• **Parts of the exercise**
1. Answer these from the transcript:
(a) Which song from Grease did the speaker fast-forward through as a kid?
(b) Who directed The Prom?
(c) What is the name of D.D.'s ex-husband?
2. In the transcript, list every actor Susie Youssef names right after "It is obviously a star-studded lineup," before she moves on to those the film introduces.

• **Text section**
***
Really. I think it's all bangers. I think as a kid I always fast forward through Hopelessly devoted to you, the Oscar nominated original number from this musical.

Susie Youssef:

Of course, yes. And I know that people love it, but at the time that was the one that I was like, "Ah, nah". No mopey love songs.

Alexei Toliopoulos:

I'm actually getting upset that you don't like some of the songs in the movie Grease.

Susie Youssef:

We could talk about this all day, but I think we've got to press on.

Alexei Toliopoulos:

We've covered Grease in its entirety all the way from fissile and Nikki down to Athens. We've covered all of Grease.

Susie Youssef:

Covered all of Grease. And now we come to our premier flick of the week, The Prom.

Audio:

Oh my gosh, check this out. She's from Edgewater, Indiana. She's a lesbian. She wanted to take her girlfriend to the high school prom and the PTA went ape shit and they cancelled it.

Audio:

They cancelled prom. Are they allowed to do that?

Alexei Toliopoulos:

A group of down-on-their luck Broadway stars shake up life in small town Indiana, as they rally behind a team fighting to bring her girlfriend to prom. This is The Prom.

Susie Youssef:

The Prom directed by Ryan Murphy, who we know from glee. It is obviously a star-studded lineup. Meryl Streep, all hail to you, queen of cinema and film forever. Nicole Kidman, James Corden, Kerry Washington, Keegan-Michael Key, Andrew Rannells. But it introduces us to Jo Ellen Pellman and Ariana Dubose who are both lovely.

Alexei Toliopoulos:

And hopefully it introduces teens to my beloved character actors, Mary Kay Place and Tracy Ormond. That's what I want most from this movie. I feel like Ryan Murphy always manages to assemble the wildest groups of high profile actors on any production. Look at a movie we talked about earlier in this season, when we're talking about The Boys in the Band, another Ryan Murphy production. And it is all headlined like you said, by the queen of all cinema, Meryl Streep. Is this very haughty narcissistic character called D.D. Allen, which makes me think of Gigi Allen, the punk rock superstar.

Susie Youssef:

Yep.

Alexei Toliopoulos:

And she does so well with so much high drama.

Susie Youssef:

For me, Meryl is everything. I can't look past Meryl in any moment. I am immediately disarmed by Meryl.

Alexei Toliopoulos:

You are disarmed.

Susie Youssef:

Her character D.D. talks at one stage about her ex-husband Eddy and the heartbreak that she's had through this breakup and I immediately started crying. That scene also has a clip from my Best Friend's Wedding, which is one of my favourite rom-coms. So I was a mess.
***
• **Source excerpt**
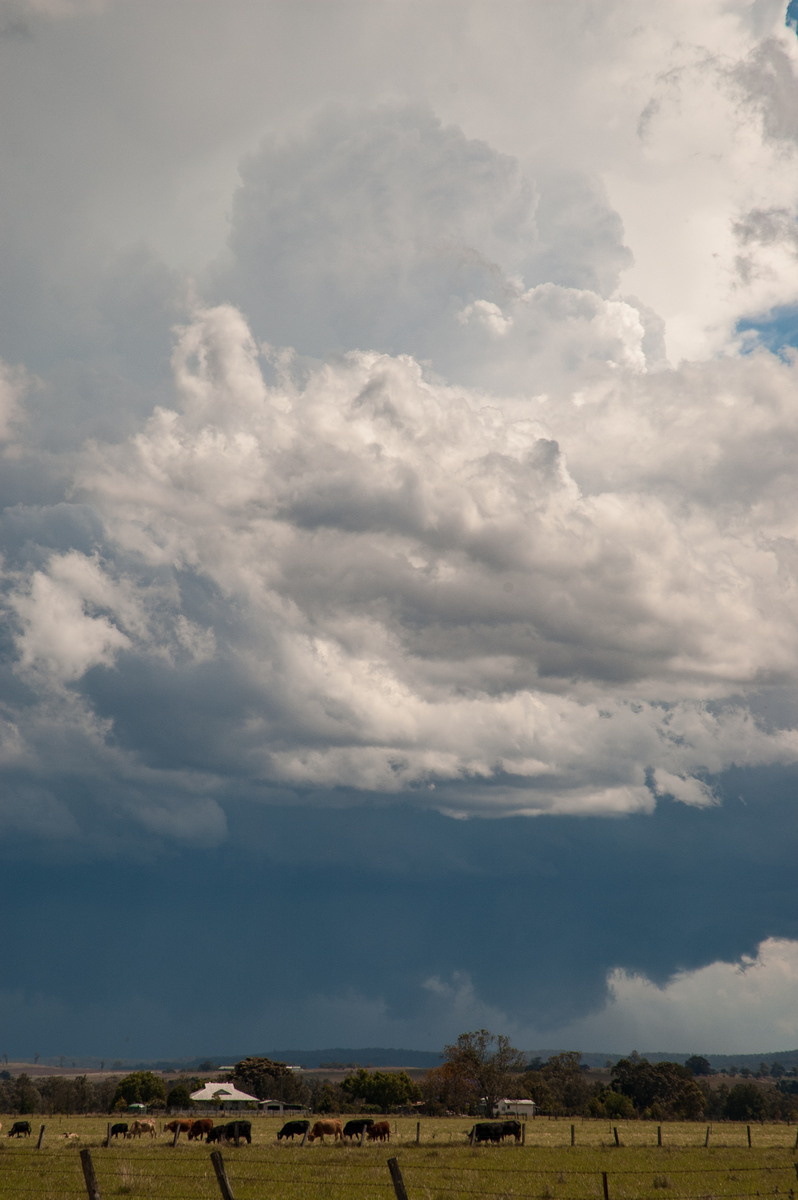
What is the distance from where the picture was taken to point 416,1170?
***
• **Complete answers**
1.
(a) Hopelessly devoted to you
(b) Ryan Murphy
(c) Eddy

2. Meryl Streep, Nicole Kidman, James Corden, Kerry Washington, Keegan-Michael Key, Andrew Rannells